= Given request =
Put the lines starting with the one that contains "As visible in" and going on through the one that contains "Answer: winding dirt" into a numbered list, leaving out blank lines. Include only those lines.

= Data =

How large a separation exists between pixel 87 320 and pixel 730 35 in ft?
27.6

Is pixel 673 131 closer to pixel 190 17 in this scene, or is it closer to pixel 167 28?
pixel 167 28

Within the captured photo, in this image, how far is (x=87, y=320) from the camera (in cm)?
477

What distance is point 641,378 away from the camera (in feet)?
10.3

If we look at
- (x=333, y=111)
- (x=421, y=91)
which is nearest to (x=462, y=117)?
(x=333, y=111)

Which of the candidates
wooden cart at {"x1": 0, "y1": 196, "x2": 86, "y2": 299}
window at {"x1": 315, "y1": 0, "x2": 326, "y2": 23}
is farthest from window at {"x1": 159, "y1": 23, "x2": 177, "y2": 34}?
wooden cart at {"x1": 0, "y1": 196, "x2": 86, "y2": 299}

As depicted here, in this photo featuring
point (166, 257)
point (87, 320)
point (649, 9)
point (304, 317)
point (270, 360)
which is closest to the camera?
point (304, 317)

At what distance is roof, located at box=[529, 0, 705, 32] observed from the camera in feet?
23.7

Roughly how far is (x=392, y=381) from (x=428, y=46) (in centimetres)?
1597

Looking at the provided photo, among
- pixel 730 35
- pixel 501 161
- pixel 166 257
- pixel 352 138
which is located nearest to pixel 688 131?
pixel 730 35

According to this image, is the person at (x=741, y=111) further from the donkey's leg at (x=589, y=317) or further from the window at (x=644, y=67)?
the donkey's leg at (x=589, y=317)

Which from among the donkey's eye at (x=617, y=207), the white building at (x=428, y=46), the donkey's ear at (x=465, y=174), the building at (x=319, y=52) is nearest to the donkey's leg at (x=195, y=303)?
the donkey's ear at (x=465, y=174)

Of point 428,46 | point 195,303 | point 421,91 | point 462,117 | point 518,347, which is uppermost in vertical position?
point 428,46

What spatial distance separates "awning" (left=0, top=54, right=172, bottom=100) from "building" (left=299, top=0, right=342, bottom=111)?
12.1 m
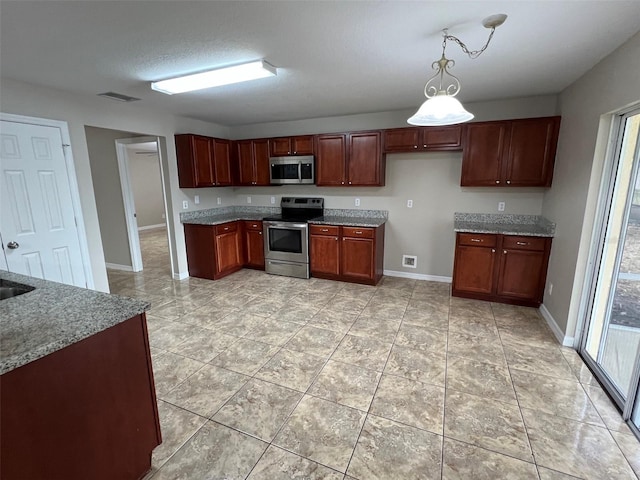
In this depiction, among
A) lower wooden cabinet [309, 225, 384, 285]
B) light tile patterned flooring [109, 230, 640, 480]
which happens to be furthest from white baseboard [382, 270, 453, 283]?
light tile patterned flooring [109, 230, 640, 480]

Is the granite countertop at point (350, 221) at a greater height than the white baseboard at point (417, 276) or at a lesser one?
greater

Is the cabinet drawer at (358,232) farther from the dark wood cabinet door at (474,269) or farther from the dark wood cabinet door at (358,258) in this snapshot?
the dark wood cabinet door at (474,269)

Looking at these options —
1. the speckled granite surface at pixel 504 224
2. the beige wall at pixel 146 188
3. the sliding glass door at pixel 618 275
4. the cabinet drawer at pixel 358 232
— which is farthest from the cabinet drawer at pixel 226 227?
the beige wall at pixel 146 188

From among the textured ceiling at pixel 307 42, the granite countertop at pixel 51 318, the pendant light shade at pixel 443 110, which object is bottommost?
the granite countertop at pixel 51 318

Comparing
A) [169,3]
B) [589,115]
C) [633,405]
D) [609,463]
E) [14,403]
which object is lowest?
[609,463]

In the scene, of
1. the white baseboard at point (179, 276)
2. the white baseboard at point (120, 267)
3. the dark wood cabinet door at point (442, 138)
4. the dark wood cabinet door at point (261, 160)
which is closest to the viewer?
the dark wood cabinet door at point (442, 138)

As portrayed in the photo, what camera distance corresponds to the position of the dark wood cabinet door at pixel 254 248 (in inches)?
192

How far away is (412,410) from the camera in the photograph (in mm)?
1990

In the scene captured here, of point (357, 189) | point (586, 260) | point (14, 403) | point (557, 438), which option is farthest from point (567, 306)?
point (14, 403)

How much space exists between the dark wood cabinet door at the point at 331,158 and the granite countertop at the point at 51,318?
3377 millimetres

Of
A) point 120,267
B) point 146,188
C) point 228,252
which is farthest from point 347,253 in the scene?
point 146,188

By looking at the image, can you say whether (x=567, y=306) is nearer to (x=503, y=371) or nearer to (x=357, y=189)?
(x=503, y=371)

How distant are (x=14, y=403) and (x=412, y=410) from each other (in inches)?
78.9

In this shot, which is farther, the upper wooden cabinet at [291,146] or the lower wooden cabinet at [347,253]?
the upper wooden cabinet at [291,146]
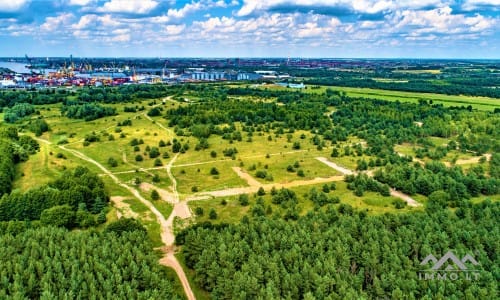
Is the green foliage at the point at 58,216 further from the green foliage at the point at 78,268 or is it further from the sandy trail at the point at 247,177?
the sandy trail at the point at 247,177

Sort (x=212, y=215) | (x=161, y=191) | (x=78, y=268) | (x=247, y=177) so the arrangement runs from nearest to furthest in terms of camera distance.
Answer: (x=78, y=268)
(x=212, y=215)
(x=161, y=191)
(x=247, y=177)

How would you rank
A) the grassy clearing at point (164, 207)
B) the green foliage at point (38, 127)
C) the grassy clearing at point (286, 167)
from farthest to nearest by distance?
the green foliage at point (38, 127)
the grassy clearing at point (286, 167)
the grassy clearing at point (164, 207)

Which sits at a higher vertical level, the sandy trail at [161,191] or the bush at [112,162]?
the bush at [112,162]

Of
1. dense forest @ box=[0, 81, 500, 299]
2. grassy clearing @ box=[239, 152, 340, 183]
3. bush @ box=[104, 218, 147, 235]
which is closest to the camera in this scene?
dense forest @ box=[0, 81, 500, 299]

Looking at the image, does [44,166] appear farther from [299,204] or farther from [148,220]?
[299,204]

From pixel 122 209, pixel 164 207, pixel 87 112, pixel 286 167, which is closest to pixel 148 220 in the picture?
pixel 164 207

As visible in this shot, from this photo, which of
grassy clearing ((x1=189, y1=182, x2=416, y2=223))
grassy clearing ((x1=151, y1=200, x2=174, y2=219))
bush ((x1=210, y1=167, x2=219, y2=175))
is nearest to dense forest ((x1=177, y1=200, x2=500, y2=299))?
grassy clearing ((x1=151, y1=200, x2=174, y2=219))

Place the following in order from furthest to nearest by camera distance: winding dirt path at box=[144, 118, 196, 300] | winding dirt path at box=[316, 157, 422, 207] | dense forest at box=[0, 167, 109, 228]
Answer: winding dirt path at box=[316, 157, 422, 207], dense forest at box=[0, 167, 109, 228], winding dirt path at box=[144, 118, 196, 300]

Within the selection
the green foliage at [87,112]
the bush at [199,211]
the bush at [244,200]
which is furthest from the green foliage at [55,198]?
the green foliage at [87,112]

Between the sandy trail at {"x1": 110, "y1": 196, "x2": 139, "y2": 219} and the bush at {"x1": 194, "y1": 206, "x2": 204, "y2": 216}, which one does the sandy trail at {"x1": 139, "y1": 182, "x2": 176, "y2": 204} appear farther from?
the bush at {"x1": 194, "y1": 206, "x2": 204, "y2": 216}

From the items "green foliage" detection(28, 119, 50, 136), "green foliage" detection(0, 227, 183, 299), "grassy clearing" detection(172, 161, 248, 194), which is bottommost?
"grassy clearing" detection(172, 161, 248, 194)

--

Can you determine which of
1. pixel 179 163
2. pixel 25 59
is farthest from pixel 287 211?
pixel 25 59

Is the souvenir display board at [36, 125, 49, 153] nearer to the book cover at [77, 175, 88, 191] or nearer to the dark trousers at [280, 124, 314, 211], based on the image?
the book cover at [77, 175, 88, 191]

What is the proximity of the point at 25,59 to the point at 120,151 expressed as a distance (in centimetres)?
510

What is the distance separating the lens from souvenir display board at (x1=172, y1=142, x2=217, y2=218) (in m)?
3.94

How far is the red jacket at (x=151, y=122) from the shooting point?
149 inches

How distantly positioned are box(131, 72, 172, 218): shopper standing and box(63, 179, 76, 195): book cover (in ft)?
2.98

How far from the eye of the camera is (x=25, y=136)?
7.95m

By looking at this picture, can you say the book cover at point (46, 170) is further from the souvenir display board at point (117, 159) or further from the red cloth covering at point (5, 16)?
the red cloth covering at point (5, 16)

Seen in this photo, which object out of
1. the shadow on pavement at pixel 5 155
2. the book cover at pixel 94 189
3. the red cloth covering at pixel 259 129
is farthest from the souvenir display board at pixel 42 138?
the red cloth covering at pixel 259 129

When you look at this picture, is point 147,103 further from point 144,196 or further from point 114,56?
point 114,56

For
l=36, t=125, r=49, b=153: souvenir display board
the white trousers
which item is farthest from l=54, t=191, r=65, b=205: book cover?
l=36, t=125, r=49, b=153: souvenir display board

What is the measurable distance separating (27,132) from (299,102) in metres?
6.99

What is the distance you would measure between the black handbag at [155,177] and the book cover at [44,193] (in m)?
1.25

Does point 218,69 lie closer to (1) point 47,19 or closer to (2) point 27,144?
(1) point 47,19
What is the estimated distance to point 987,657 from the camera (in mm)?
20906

--

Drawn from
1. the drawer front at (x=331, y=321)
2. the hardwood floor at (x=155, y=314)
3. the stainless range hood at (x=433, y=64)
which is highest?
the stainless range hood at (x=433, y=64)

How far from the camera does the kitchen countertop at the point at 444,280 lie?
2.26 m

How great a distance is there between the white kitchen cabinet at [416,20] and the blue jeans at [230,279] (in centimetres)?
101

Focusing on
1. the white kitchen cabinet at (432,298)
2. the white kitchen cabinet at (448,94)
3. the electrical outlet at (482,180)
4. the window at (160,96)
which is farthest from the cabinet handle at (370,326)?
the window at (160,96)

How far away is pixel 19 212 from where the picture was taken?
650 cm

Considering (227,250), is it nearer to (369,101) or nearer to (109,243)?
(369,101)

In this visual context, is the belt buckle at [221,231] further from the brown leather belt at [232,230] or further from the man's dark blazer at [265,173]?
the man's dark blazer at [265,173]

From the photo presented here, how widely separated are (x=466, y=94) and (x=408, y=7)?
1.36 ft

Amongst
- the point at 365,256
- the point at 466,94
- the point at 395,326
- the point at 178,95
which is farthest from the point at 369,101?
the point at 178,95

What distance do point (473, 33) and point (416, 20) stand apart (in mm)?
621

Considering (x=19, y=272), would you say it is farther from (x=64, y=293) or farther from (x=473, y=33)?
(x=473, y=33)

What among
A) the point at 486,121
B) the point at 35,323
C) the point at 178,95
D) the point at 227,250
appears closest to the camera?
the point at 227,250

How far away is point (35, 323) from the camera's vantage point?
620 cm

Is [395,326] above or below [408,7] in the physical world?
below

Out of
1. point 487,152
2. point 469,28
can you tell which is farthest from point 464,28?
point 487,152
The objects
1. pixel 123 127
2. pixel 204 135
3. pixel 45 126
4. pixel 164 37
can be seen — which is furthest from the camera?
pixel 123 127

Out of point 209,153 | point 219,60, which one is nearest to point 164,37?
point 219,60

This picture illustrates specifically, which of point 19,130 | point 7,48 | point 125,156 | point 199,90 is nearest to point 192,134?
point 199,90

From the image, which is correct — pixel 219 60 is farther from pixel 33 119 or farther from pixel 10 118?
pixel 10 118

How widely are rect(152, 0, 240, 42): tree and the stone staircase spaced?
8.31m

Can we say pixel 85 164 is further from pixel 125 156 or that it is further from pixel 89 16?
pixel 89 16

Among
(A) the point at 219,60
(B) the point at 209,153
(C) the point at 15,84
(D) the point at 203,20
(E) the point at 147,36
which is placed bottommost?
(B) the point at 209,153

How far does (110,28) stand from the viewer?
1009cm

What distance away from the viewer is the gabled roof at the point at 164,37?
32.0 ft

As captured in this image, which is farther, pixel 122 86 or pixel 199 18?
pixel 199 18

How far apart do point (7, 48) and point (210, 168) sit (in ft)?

= Final result =
1. As visible in this shot, from this photo, which of
2. grassy clearing ((x1=189, y1=182, x2=416, y2=223))
3. grassy clearing ((x1=151, y1=200, x2=174, y2=219))
4. bush ((x1=210, y1=167, x2=219, y2=175))
5. is nearest to dense forest ((x1=177, y1=200, x2=500, y2=299))?
6. grassy clearing ((x1=151, y1=200, x2=174, y2=219))
7. Place the following in order from furthest to nearest by camera distance: winding dirt path at box=[144, 118, 196, 300] | winding dirt path at box=[316, 157, 422, 207] | dense forest at box=[0, 167, 109, 228]
8. Answer: winding dirt path at box=[316, 157, 422, 207], dense forest at box=[0, 167, 109, 228], winding dirt path at box=[144, 118, 196, 300]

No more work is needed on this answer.